I am non-arabic muslim with 3 children in school age. I wish my children learn arabic in school; how did you solve the problem. Could you find this kind of school?


----------



## samfurah (Jan 7, 2011)

i too was finding school that provide islamic teachings with english curriculum......and im still looking ...


----------



## FairfaxExpat (Apr 2, 2011)

*Good School - UK Curriculum + Islamic Studies*

There is a pretty well reputed Islamic school called "_International school of Creative Science_" in Sharjah - it's right on the Sharjah-Dubai border (near the National Paints roundabout, close to American University of Sharjah). Additionally, despite being in Sharjah, there are students that come from Ras Al Khaimah, Ajman, and the further parts of Dubai (ie. Jebel Ali/Arabian Ranches). There is a bus service for closer parts of Dubai as well (Mirdif, Warqa, Muhaisah, DFC).

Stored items
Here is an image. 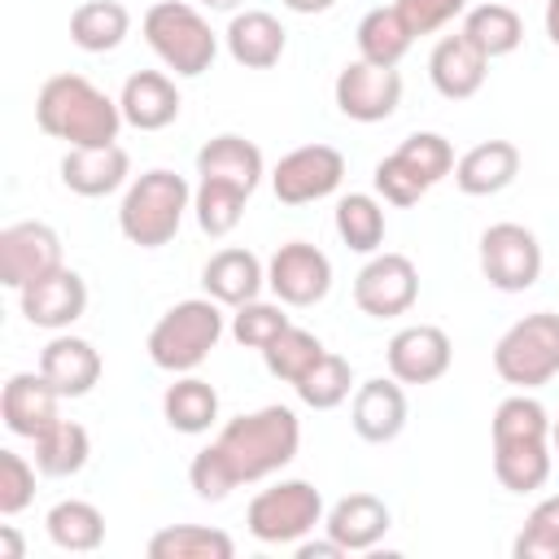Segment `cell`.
Segmentation results:
<instances>
[{"mask_svg": "<svg viewBox=\"0 0 559 559\" xmlns=\"http://www.w3.org/2000/svg\"><path fill=\"white\" fill-rule=\"evenodd\" d=\"M87 454H92V437L74 419H57L48 432L35 437V467L44 476H74L87 467Z\"/></svg>", "mask_w": 559, "mask_h": 559, "instance_id": "d6a6232c", "label": "cell"}, {"mask_svg": "<svg viewBox=\"0 0 559 559\" xmlns=\"http://www.w3.org/2000/svg\"><path fill=\"white\" fill-rule=\"evenodd\" d=\"M266 284L284 306H314L332 288V262L306 240H288L266 262Z\"/></svg>", "mask_w": 559, "mask_h": 559, "instance_id": "4fadbf2b", "label": "cell"}, {"mask_svg": "<svg viewBox=\"0 0 559 559\" xmlns=\"http://www.w3.org/2000/svg\"><path fill=\"white\" fill-rule=\"evenodd\" d=\"M297 397L310 406V411H332V406H341L345 397H349V389H354V371H349V362L341 358V354H323L297 384Z\"/></svg>", "mask_w": 559, "mask_h": 559, "instance_id": "f35d334b", "label": "cell"}, {"mask_svg": "<svg viewBox=\"0 0 559 559\" xmlns=\"http://www.w3.org/2000/svg\"><path fill=\"white\" fill-rule=\"evenodd\" d=\"M480 271L498 293H524L542 275V245L524 223H493L480 231Z\"/></svg>", "mask_w": 559, "mask_h": 559, "instance_id": "ba28073f", "label": "cell"}, {"mask_svg": "<svg viewBox=\"0 0 559 559\" xmlns=\"http://www.w3.org/2000/svg\"><path fill=\"white\" fill-rule=\"evenodd\" d=\"M201 284H205V297H214L218 306H245L262 293L266 284V266L258 262V253L249 249H218L205 271H201Z\"/></svg>", "mask_w": 559, "mask_h": 559, "instance_id": "d4e9b609", "label": "cell"}, {"mask_svg": "<svg viewBox=\"0 0 559 559\" xmlns=\"http://www.w3.org/2000/svg\"><path fill=\"white\" fill-rule=\"evenodd\" d=\"M236 542L210 524H170L148 537V559H231Z\"/></svg>", "mask_w": 559, "mask_h": 559, "instance_id": "f546056e", "label": "cell"}, {"mask_svg": "<svg viewBox=\"0 0 559 559\" xmlns=\"http://www.w3.org/2000/svg\"><path fill=\"white\" fill-rule=\"evenodd\" d=\"M358 57L362 61H371V66H397L406 52H411V44H415V35H411V26L402 22V13L389 4H380V9H371V13H362V22H358Z\"/></svg>", "mask_w": 559, "mask_h": 559, "instance_id": "4dcf8cb0", "label": "cell"}, {"mask_svg": "<svg viewBox=\"0 0 559 559\" xmlns=\"http://www.w3.org/2000/svg\"><path fill=\"white\" fill-rule=\"evenodd\" d=\"M328 349H323V341L314 336V332H306V328H284L266 349H262V362H266V371L275 376V380H288V384H297L319 358H323Z\"/></svg>", "mask_w": 559, "mask_h": 559, "instance_id": "d590c367", "label": "cell"}, {"mask_svg": "<svg viewBox=\"0 0 559 559\" xmlns=\"http://www.w3.org/2000/svg\"><path fill=\"white\" fill-rule=\"evenodd\" d=\"M131 31V13L118 0H83L70 13V39L83 52H114Z\"/></svg>", "mask_w": 559, "mask_h": 559, "instance_id": "f1b7e54d", "label": "cell"}, {"mask_svg": "<svg viewBox=\"0 0 559 559\" xmlns=\"http://www.w3.org/2000/svg\"><path fill=\"white\" fill-rule=\"evenodd\" d=\"M223 39H227V52H231L236 66H245V70H271V66L284 57L288 31L280 26L275 13H266V9H245V13H231Z\"/></svg>", "mask_w": 559, "mask_h": 559, "instance_id": "ffe728a7", "label": "cell"}, {"mask_svg": "<svg viewBox=\"0 0 559 559\" xmlns=\"http://www.w3.org/2000/svg\"><path fill=\"white\" fill-rule=\"evenodd\" d=\"M450 336L437 328V323H411L402 332H393L389 349H384V362H389V376L397 384H432L450 371Z\"/></svg>", "mask_w": 559, "mask_h": 559, "instance_id": "5bb4252c", "label": "cell"}, {"mask_svg": "<svg viewBox=\"0 0 559 559\" xmlns=\"http://www.w3.org/2000/svg\"><path fill=\"white\" fill-rule=\"evenodd\" d=\"M35 122L44 135L66 140L70 148H96L118 144L122 109L83 74H52L35 96Z\"/></svg>", "mask_w": 559, "mask_h": 559, "instance_id": "6da1fadb", "label": "cell"}, {"mask_svg": "<svg viewBox=\"0 0 559 559\" xmlns=\"http://www.w3.org/2000/svg\"><path fill=\"white\" fill-rule=\"evenodd\" d=\"M393 153H397V157H402L428 188L454 170V148H450V140L437 135V131H415V135H406Z\"/></svg>", "mask_w": 559, "mask_h": 559, "instance_id": "60d3db41", "label": "cell"}, {"mask_svg": "<svg viewBox=\"0 0 559 559\" xmlns=\"http://www.w3.org/2000/svg\"><path fill=\"white\" fill-rule=\"evenodd\" d=\"M26 555V546H22V537H17V528H9V524H0V559H22Z\"/></svg>", "mask_w": 559, "mask_h": 559, "instance_id": "c3c4849f", "label": "cell"}, {"mask_svg": "<svg viewBox=\"0 0 559 559\" xmlns=\"http://www.w3.org/2000/svg\"><path fill=\"white\" fill-rule=\"evenodd\" d=\"M319 520H323V493L310 480H280V485L253 493V502L245 511L249 533L266 546L301 542Z\"/></svg>", "mask_w": 559, "mask_h": 559, "instance_id": "52a82bcc", "label": "cell"}, {"mask_svg": "<svg viewBox=\"0 0 559 559\" xmlns=\"http://www.w3.org/2000/svg\"><path fill=\"white\" fill-rule=\"evenodd\" d=\"M515 559H559V493L542 498L511 542Z\"/></svg>", "mask_w": 559, "mask_h": 559, "instance_id": "ab89813d", "label": "cell"}, {"mask_svg": "<svg viewBox=\"0 0 559 559\" xmlns=\"http://www.w3.org/2000/svg\"><path fill=\"white\" fill-rule=\"evenodd\" d=\"M419 297V271L406 253H376L358 275H354V301L371 319H393L406 314Z\"/></svg>", "mask_w": 559, "mask_h": 559, "instance_id": "30bf717a", "label": "cell"}, {"mask_svg": "<svg viewBox=\"0 0 559 559\" xmlns=\"http://www.w3.org/2000/svg\"><path fill=\"white\" fill-rule=\"evenodd\" d=\"M463 35H467V44H472L485 61H493V57H507V52L520 48L524 22H520V13H515L511 4L489 0V4H476V9L463 13Z\"/></svg>", "mask_w": 559, "mask_h": 559, "instance_id": "4316f807", "label": "cell"}, {"mask_svg": "<svg viewBox=\"0 0 559 559\" xmlns=\"http://www.w3.org/2000/svg\"><path fill=\"white\" fill-rule=\"evenodd\" d=\"M245 201L249 192L236 188V183H223V179H201V188L192 192V210H197V223L205 236H227L240 227V214H245Z\"/></svg>", "mask_w": 559, "mask_h": 559, "instance_id": "8d00e7d4", "label": "cell"}, {"mask_svg": "<svg viewBox=\"0 0 559 559\" xmlns=\"http://www.w3.org/2000/svg\"><path fill=\"white\" fill-rule=\"evenodd\" d=\"M35 472L17 450H0V515H17L35 498Z\"/></svg>", "mask_w": 559, "mask_h": 559, "instance_id": "ee69618b", "label": "cell"}, {"mask_svg": "<svg viewBox=\"0 0 559 559\" xmlns=\"http://www.w3.org/2000/svg\"><path fill=\"white\" fill-rule=\"evenodd\" d=\"M39 371L61 397H83L100 380V354L83 336H52L39 349Z\"/></svg>", "mask_w": 559, "mask_h": 559, "instance_id": "44dd1931", "label": "cell"}, {"mask_svg": "<svg viewBox=\"0 0 559 559\" xmlns=\"http://www.w3.org/2000/svg\"><path fill=\"white\" fill-rule=\"evenodd\" d=\"M336 109L354 122H384L402 105V74L393 66H371V61H349L336 74Z\"/></svg>", "mask_w": 559, "mask_h": 559, "instance_id": "7c38bea8", "label": "cell"}, {"mask_svg": "<svg viewBox=\"0 0 559 559\" xmlns=\"http://www.w3.org/2000/svg\"><path fill=\"white\" fill-rule=\"evenodd\" d=\"M57 402H61V393L44 380V371H17V376H9V384H4V393H0V415H4V428L13 432V437H39V432H48L61 415H57Z\"/></svg>", "mask_w": 559, "mask_h": 559, "instance_id": "2e32d148", "label": "cell"}, {"mask_svg": "<svg viewBox=\"0 0 559 559\" xmlns=\"http://www.w3.org/2000/svg\"><path fill=\"white\" fill-rule=\"evenodd\" d=\"M336 555H345V550H341V542H332V537H328V542H306V537L297 542V559H336Z\"/></svg>", "mask_w": 559, "mask_h": 559, "instance_id": "7dc6e473", "label": "cell"}, {"mask_svg": "<svg viewBox=\"0 0 559 559\" xmlns=\"http://www.w3.org/2000/svg\"><path fill=\"white\" fill-rule=\"evenodd\" d=\"M131 157L122 144H96V148H66L61 157V183L79 197H109L127 183Z\"/></svg>", "mask_w": 559, "mask_h": 559, "instance_id": "d6986e66", "label": "cell"}, {"mask_svg": "<svg viewBox=\"0 0 559 559\" xmlns=\"http://www.w3.org/2000/svg\"><path fill=\"white\" fill-rule=\"evenodd\" d=\"M393 9L411 26V35H432L459 13H467V0H393Z\"/></svg>", "mask_w": 559, "mask_h": 559, "instance_id": "bcb514c9", "label": "cell"}, {"mask_svg": "<svg viewBox=\"0 0 559 559\" xmlns=\"http://www.w3.org/2000/svg\"><path fill=\"white\" fill-rule=\"evenodd\" d=\"M371 183H376V192L389 201V205H415L424 192H428V183L397 157V153H389L384 162H376V175H371Z\"/></svg>", "mask_w": 559, "mask_h": 559, "instance_id": "f6af8a7d", "label": "cell"}, {"mask_svg": "<svg viewBox=\"0 0 559 559\" xmlns=\"http://www.w3.org/2000/svg\"><path fill=\"white\" fill-rule=\"evenodd\" d=\"M17 297H22V314H26L35 328H48V332L70 328V323L87 310V284H83V275L70 271V266H57L52 275L31 280L26 288H17Z\"/></svg>", "mask_w": 559, "mask_h": 559, "instance_id": "9a60e30c", "label": "cell"}, {"mask_svg": "<svg viewBox=\"0 0 559 559\" xmlns=\"http://www.w3.org/2000/svg\"><path fill=\"white\" fill-rule=\"evenodd\" d=\"M349 424L371 445L393 441L406 428V393H402V384L397 380H384V376L362 380L354 389V402H349Z\"/></svg>", "mask_w": 559, "mask_h": 559, "instance_id": "e0dca14e", "label": "cell"}, {"mask_svg": "<svg viewBox=\"0 0 559 559\" xmlns=\"http://www.w3.org/2000/svg\"><path fill=\"white\" fill-rule=\"evenodd\" d=\"M188 480H192L197 498H205V502H223V498L240 485L236 472H231V463L223 459L218 445H205V450L192 454V463H188Z\"/></svg>", "mask_w": 559, "mask_h": 559, "instance_id": "7bdbcfd3", "label": "cell"}, {"mask_svg": "<svg viewBox=\"0 0 559 559\" xmlns=\"http://www.w3.org/2000/svg\"><path fill=\"white\" fill-rule=\"evenodd\" d=\"M341 179H345V157L332 144H301V148L284 153L280 166L271 170V188L284 205L323 201L341 188Z\"/></svg>", "mask_w": 559, "mask_h": 559, "instance_id": "9c48e42d", "label": "cell"}, {"mask_svg": "<svg viewBox=\"0 0 559 559\" xmlns=\"http://www.w3.org/2000/svg\"><path fill=\"white\" fill-rule=\"evenodd\" d=\"M144 39L166 61V70H175L183 79L205 74L214 66V57H218V35L183 0H157L144 13Z\"/></svg>", "mask_w": 559, "mask_h": 559, "instance_id": "5b68a950", "label": "cell"}, {"mask_svg": "<svg viewBox=\"0 0 559 559\" xmlns=\"http://www.w3.org/2000/svg\"><path fill=\"white\" fill-rule=\"evenodd\" d=\"M489 437L493 441H550V415H546V406L537 397H528L520 389V393L498 402Z\"/></svg>", "mask_w": 559, "mask_h": 559, "instance_id": "74e56055", "label": "cell"}, {"mask_svg": "<svg viewBox=\"0 0 559 559\" xmlns=\"http://www.w3.org/2000/svg\"><path fill=\"white\" fill-rule=\"evenodd\" d=\"M197 175L236 183V188H245L253 197V188L262 183V148L253 140H245V135H214L197 153Z\"/></svg>", "mask_w": 559, "mask_h": 559, "instance_id": "484cf974", "label": "cell"}, {"mask_svg": "<svg viewBox=\"0 0 559 559\" xmlns=\"http://www.w3.org/2000/svg\"><path fill=\"white\" fill-rule=\"evenodd\" d=\"M179 87L170 74L162 70H135L127 83H122V96H118V109H122V122L135 127V131H162L179 118Z\"/></svg>", "mask_w": 559, "mask_h": 559, "instance_id": "ac0fdd59", "label": "cell"}, {"mask_svg": "<svg viewBox=\"0 0 559 559\" xmlns=\"http://www.w3.org/2000/svg\"><path fill=\"white\" fill-rule=\"evenodd\" d=\"M61 262V236L39 223V218H26V223H13L0 231V284L4 288H26L31 280H44L52 275Z\"/></svg>", "mask_w": 559, "mask_h": 559, "instance_id": "8fae6325", "label": "cell"}, {"mask_svg": "<svg viewBox=\"0 0 559 559\" xmlns=\"http://www.w3.org/2000/svg\"><path fill=\"white\" fill-rule=\"evenodd\" d=\"M223 336V310L214 297H188V301H175L148 332V358L153 367L162 371H175V376H188L197 371L210 349L218 345Z\"/></svg>", "mask_w": 559, "mask_h": 559, "instance_id": "277c9868", "label": "cell"}, {"mask_svg": "<svg viewBox=\"0 0 559 559\" xmlns=\"http://www.w3.org/2000/svg\"><path fill=\"white\" fill-rule=\"evenodd\" d=\"M493 371L515 389H542L559 376V314L537 310L511 323L493 345Z\"/></svg>", "mask_w": 559, "mask_h": 559, "instance_id": "8992f818", "label": "cell"}, {"mask_svg": "<svg viewBox=\"0 0 559 559\" xmlns=\"http://www.w3.org/2000/svg\"><path fill=\"white\" fill-rule=\"evenodd\" d=\"M336 236L354 249V253H376L384 240V210L376 197L367 192H349L336 201Z\"/></svg>", "mask_w": 559, "mask_h": 559, "instance_id": "e575fe53", "label": "cell"}, {"mask_svg": "<svg viewBox=\"0 0 559 559\" xmlns=\"http://www.w3.org/2000/svg\"><path fill=\"white\" fill-rule=\"evenodd\" d=\"M389 524H393V515H389L384 498H376V493H345V498L328 511V520H323L328 537L341 542L345 555H349V550H371V546L389 533Z\"/></svg>", "mask_w": 559, "mask_h": 559, "instance_id": "cb8c5ba5", "label": "cell"}, {"mask_svg": "<svg viewBox=\"0 0 559 559\" xmlns=\"http://www.w3.org/2000/svg\"><path fill=\"white\" fill-rule=\"evenodd\" d=\"M44 524H48L52 546H61V550H70V555H87V550H96V546L105 542V515H100L92 502H83V498L57 502Z\"/></svg>", "mask_w": 559, "mask_h": 559, "instance_id": "836d02e7", "label": "cell"}, {"mask_svg": "<svg viewBox=\"0 0 559 559\" xmlns=\"http://www.w3.org/2000/svg\"><path fill=\"white\" fill-rule=\"evenodd\" d=\"M332 4H336V0H284V9H293V13H306V17H310V13H328Z\"/></svg>", "mask_w": 559, "mask_h": 559, "instance_id": "681fc988", "label": "cell"}, {"mask_svg": "<svg viewBox=\"0 0 559 559\" xmlns=\"http://www.w3.org/2000/svg\"><path fill=\"white\" fill-rule=\"evenodd\" d=\"M201 4H210V9H223V13H236L245 0H201Z\"/></svg>", "mask_w": 559, "mask_h": 559, "instance_id": "816d5d0a", "label": "cell"}, {"mask_svg": "<svg viewBox=\"0 0 559 559\" xmlns=\"http://www.w3.org/2000/svg\"><path fill=\"white\" fill-rule=\"evenodd\" d=\"M188 201H192V188H188L183 175L162 170V166H157V170H144V175L127 188V197H122V205H118V227H122V236H127L131 245H140V249H162V245L175 240Z\"/></svg>", "mask_w": 559, "mask_h": 559, "instance_id": "3957f363", "label": "cell"}, {"mask_svg": "<svg viewBox=\"0 0 559 559\" xmlns=\"http://www.w3.org/2000/svg\"><path fill=\"white\" fill-rule=\"evenodd\" d=\"M284 328H288V314L280 306H271V301H258V297L236 306V314H231V336L245 349H266Z\"/></svg>", "mask_w": 559, "mask_h": 559, "instance_id": "b9f144b4", "label": "cell"}, {"mask_svg": "<svg viewBox=\"0 0 559 559\" xmlns=\"http://www.w3.org/2000/svg\"><path fill=\"white\" fill-rule=\"evenodd\" d=\"M493 476L511 493H533L550 480V441H493Z\"/></svg>", "mask_w": 559, "mask_h": 559, "instance_id": "83f0119b", "label": "cell"}, {"mask_svg": "<svg viewBox=\"0 0 559 559\" xmlns=\"http://www.w3.org/2000/svg\"><path fill=\"white\" fill-rule=\"evenodd\" d=\"M520 175V148L511 140H485L472 144L459 162H454V183L467 197H493L502 188H511Z\"/></svg>", "mask_w": 559, "mask_h": 559, "instance_id": "7402d4cb", "label": "cell"}, {"mask_svg": "<svg viewBox=\"0 0 559 559\" xmlns=\"http://www.w3.org/2000/svg\"><path fill=\"white\" fill-rule=\"evenodd\" d=\"M214 445L231 463L236 480L249 485V480H262V476L288 467L297 459L301 424H297V415L288 406H262V411H249V415L227 419L218 428Z\"/></svg>", "mask_w": 559, "mask_h": 559, "instance_id": "7a4b0ae2", "label": "cell"}, {"mask_svg": "<svg viewBox=\"0 0 559 559\" xmlns=\"http://www.w3.org/2000/svg\"><path fill=\"white\" fill-rule=\"evenodd\" d=\"M162 415H166V424H170L175 432L197 437V432H205V428L218 419V393H214V384H205V380H197V376H183V380H175V384L166 389Z\"/></svg>", "mask_w": 559, "mask_h": 559, "instance_id": "1f68e13d", "label": "cell"}, {"mask_svg": "<svg viewBox=\"0 0 559 559\" xmlns=\"http://www.w3.org/2000/svg\"><path fill=\"white\" fill-rule=\"evenodd\" d=\"M485 70H489V61L467 44L463 31L437 39V48H432V57H428V79H432V87H437L445 100H467V96H476L480 83H485Z\"/></svg>", "mask_w": 559, "mask_h": 559, "instance_id": "603a6c76", "label": "cell"}, {"mask_svg": "<svg viewBox=\"0 0 559 559\" xmlns=\"http://www.w3.org/2000/svg\"><path fill=\"white\" fill-rule=\"evenodd\" d=\"M550 445H555V454H559V419L550 424Z\"/></svg>", "mask_w": 559, "mask_h": 559, "instance_id": "f5cc1de1", "label": "cell"}, {"mask_svg": "<svg viewBox=\"0 0 559 559\" xmlns=\"http://www.w3.org/2000/svg\"><path fill=\"white\" fill-rule=\"evenodd\" d=\"M546 35L559 48V0H546Z\"/></svg>", "mask_w": 559, "mask_h": 559, "instance_id": "f907efd6", "label": "cell"}]
</instances>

§ Instruction 1
In the forum thread about schools, which curriculum and studies does the "International school of Creative Science" offer?
§ Instruction 2
Extend the forum thread about schools past its last sentence.
The rows are not needed for this work.

§ Right answer 1
UK Curriculum plus Islamic Studies.

§ Right answer 2
The school teaches both the National Curriculum for UK (IGCSE, GCE) alongside Arabic and Islamic Studies from the UAE national curriculum. For students who have never been exposed to Arabic - there are Arabic as a second language (ASL) classes. It has a very strong Islamic ethos. Additionally, it is incredibly multicultural and diverse with (teachers and students from all over the world and from the UAE itself). 


There is a waiting list however to get an interview at the school, so the sooner you sign up the better (I think the waiting list is longer for the younger sections). Also the school has separate wings for girls and boys after grade 4. 


Here is the website for the school:

(Unfortunately they tell me that I cannot post it as I am a new member - but you can type in the schools name on google and it pops up right away)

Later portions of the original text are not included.